My parcel was a rather nice black jumper from eBay, so I'm looking forward to wearing that in a months time - It fits perfectly at the moment and is really flattering. Hopefully it won't be too big at Christmas time :-) I headed into work with half the box of Bakewell Tart nakd bars that got delivered yesterday as my vegan work friend also really likes them and we agreed to split the box. Rather than just dump them on her desk, I thought I'd make a rather pretty 'heart shape' which she seemed to appreciate when she got into the office.
Work was rather boring until lunch time, then I decided I'd head home and work from home this afternoon as I had a telephone interview at 1:00pm. I grabbed some lunch from Marks and Spencers (my usual pita bread, houmous etc) and as soon as I got home, fired up my laptop and continued to work until 1:00pm.
I've not worked from home in about 2 months and even though it's perfectly acceptable, I don't want to appear to take the piss. I also thought that as I had a telephone interview, it wasn't fair to go over my lunch hour by much as despite how horrible the company is at the moment, they are paying me to do a job and work for them. Equally, all the job interviews I've had to date - I've taken holiday. I've not 'been ill', I've never lied about where I was or what I was doing and more importantly, I still have my integrity. Work is crap, I hate it and I feel sick every day I have to go in - However I refuse to stoop to a low level of not working when I'm supposed to work as that's just, well... wrong?
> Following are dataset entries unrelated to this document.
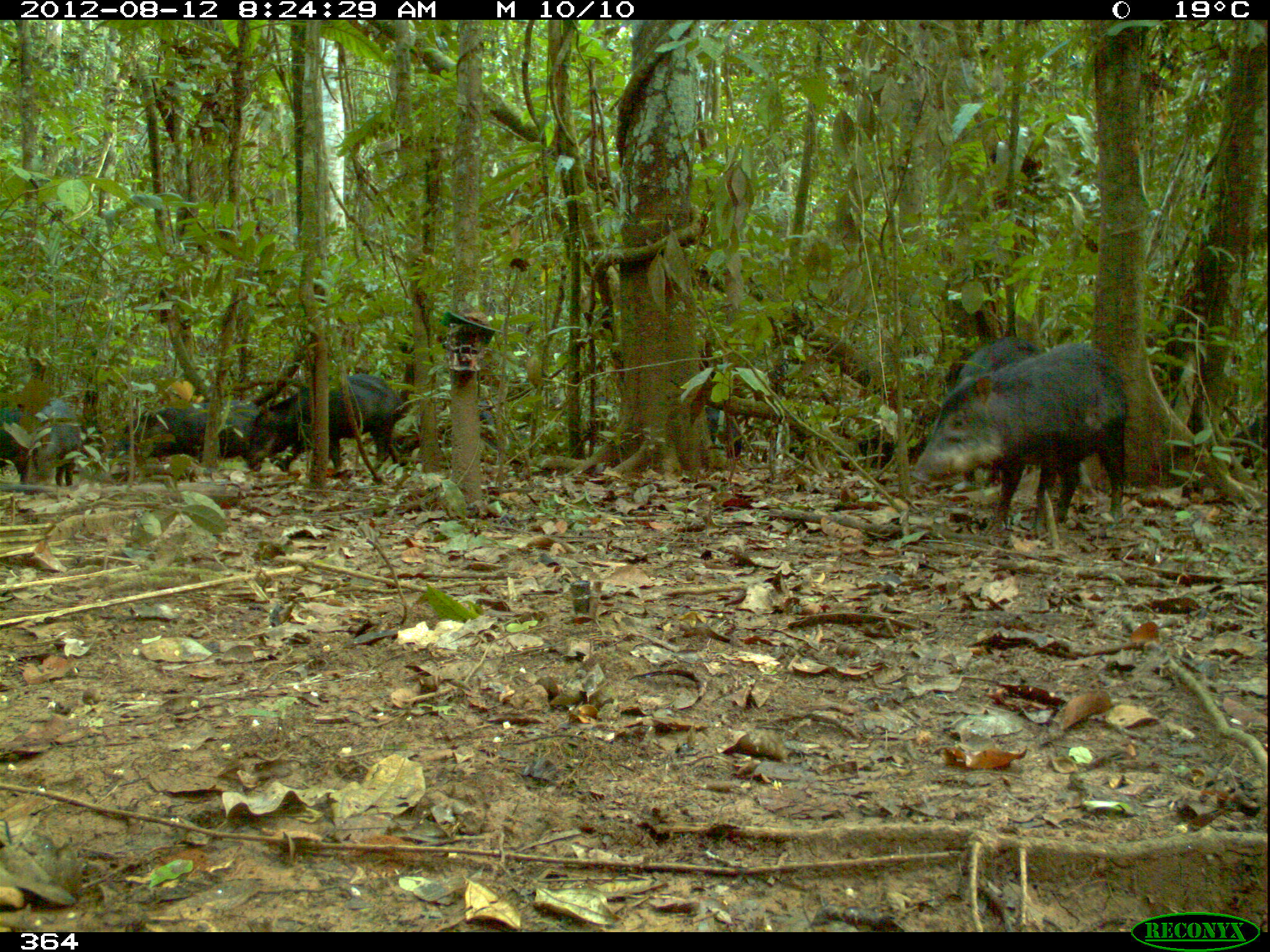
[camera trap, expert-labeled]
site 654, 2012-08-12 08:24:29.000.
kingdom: Animalia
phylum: Chordata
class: Mammalia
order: Artiodactyla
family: Tayassuidae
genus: Tayassu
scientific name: Tayassu pecari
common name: white-lipped peccary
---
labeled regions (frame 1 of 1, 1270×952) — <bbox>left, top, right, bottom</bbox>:
tayassu pecari: <bbox>913, 342, 1132, 534</bbox>; <bbox>112, 396, 290, 486</bbox>; <bbox>247, 372, 403, 467</bbox>; <bbox>955, 334, 1047, 495</bbox>; <bbox>845, 414, 931, 471</bbox>; <bbox>36, 402, 81, 492</bbox>; <bbox>546, 393, 621, 442</bbox>; <bbox>1, 399, 37, 493</bbox>; <bbox>1229, 409, 1268, 478</bbox>; <bbox>706, 404, 750, 460</bbox>; <bbox>479, 397, 502, 443</bbox>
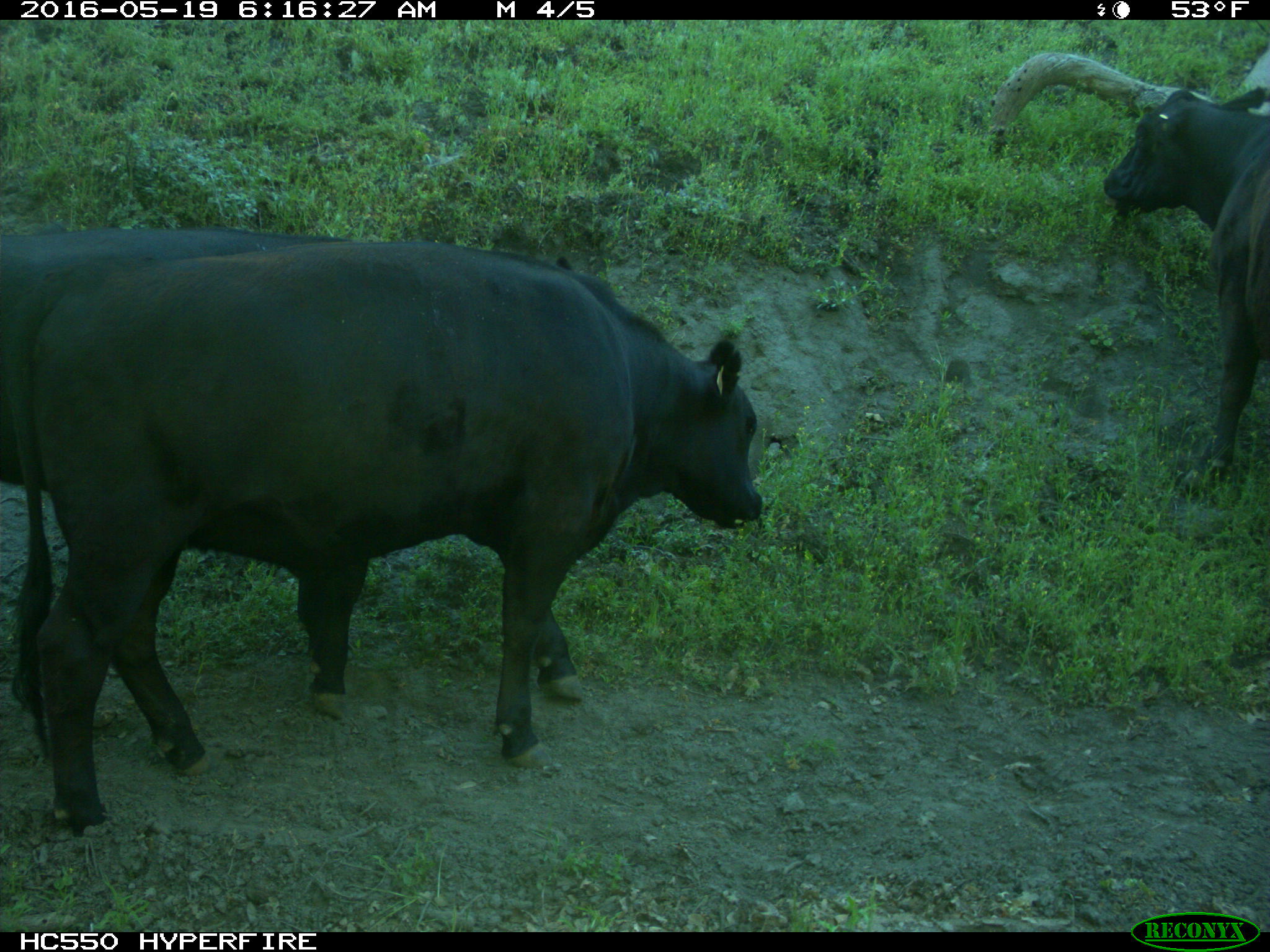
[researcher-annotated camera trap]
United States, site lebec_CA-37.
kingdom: Animalia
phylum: Chordata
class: Mammalia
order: Artiodactyla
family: Bovidae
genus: Bos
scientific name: Bos taurus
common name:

The similarities between not taking the piss at work and not taking the piss when healthy eating has been the thought that's been dominating me for the past few hours. You know what's good for you, you know what's bad for you - You know if you eat 5 chocolate bars and crisps in a day, the chances of you losing weight is fairly slim. However, that's absolutely fine - Unless you're moaning to others about 'Why aren't you losing weight?' I've had it with ex work colleagues - They tell me they're on a diet, decide to go on a 'juice cleanse' or a have 10 slim fast shakes lined up on their desk and make a big song and dance about what they're doing. Then an email goes round about 'Birthday Cake in the kitchen' or 'Leftover Pizza to go to a good home' and they're the first ones literally running to grab a large slice.
I used to be like this to a degree - Not regarding birthday cake at work, but in regards to kidding myself about what I was eating. I'd be dieting all day and then at night I'd eat a big bar of chocolate knowing that it was bad for me, but still stepping on the scales the next day believing there was still a small hope I may have lost weight. Oddly enough, I never did.
I am not taking the piss when it comes to my work and I'm not taking the piss when it comes to my body - I'm still eating healthy food 3 times a day and it's working. I'm losing weight at a sensible rate. Looking to the future, I want to keep my integrity on both - Hopefully for all of my life.
... Oh, and I think I aced another telephone interview - He said it would be 'disappointing' if I didn't come and work for him, so I'll wait and see on that one!